» WHAT TO DO
Extract each line of the entries below that contains the word "house".

* start DATA FOR THE TASK *

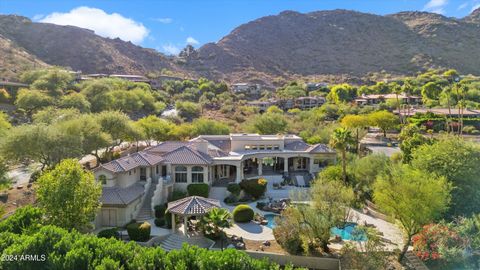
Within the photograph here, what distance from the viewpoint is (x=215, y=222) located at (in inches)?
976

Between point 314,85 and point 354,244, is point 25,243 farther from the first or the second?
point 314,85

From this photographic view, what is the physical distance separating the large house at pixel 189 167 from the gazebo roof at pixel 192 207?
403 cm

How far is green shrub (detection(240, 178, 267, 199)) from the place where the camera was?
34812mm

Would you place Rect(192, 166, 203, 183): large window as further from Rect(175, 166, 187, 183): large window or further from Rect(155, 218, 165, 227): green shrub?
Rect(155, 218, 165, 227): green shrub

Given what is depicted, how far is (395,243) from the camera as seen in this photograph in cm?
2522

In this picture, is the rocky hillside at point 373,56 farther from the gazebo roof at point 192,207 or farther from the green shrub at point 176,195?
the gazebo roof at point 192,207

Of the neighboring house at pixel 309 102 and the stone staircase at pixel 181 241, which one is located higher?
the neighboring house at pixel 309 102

* end DATA FOR THE TASK *
* start DATA FOR THE TASK *

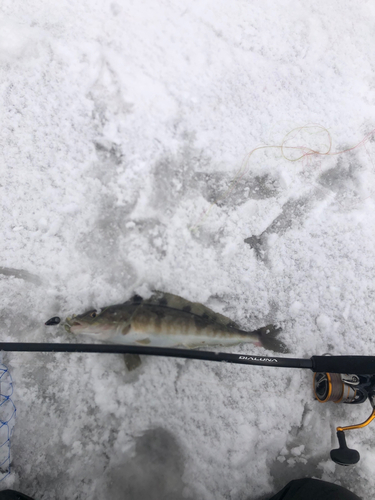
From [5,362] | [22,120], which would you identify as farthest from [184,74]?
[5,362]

* end DATA FOR THE TASK *

» SOLUTION FOR THIS TASK
From this photographic view, what is the physical distance separating the large house at pixel 189 167 from the gazebo roof at pixel 192 207?
Of the neighboring house at pixel 309 102 and the stone staircase at pixel 181 241, which one is located higher?
the neighboring house at pixel 309 102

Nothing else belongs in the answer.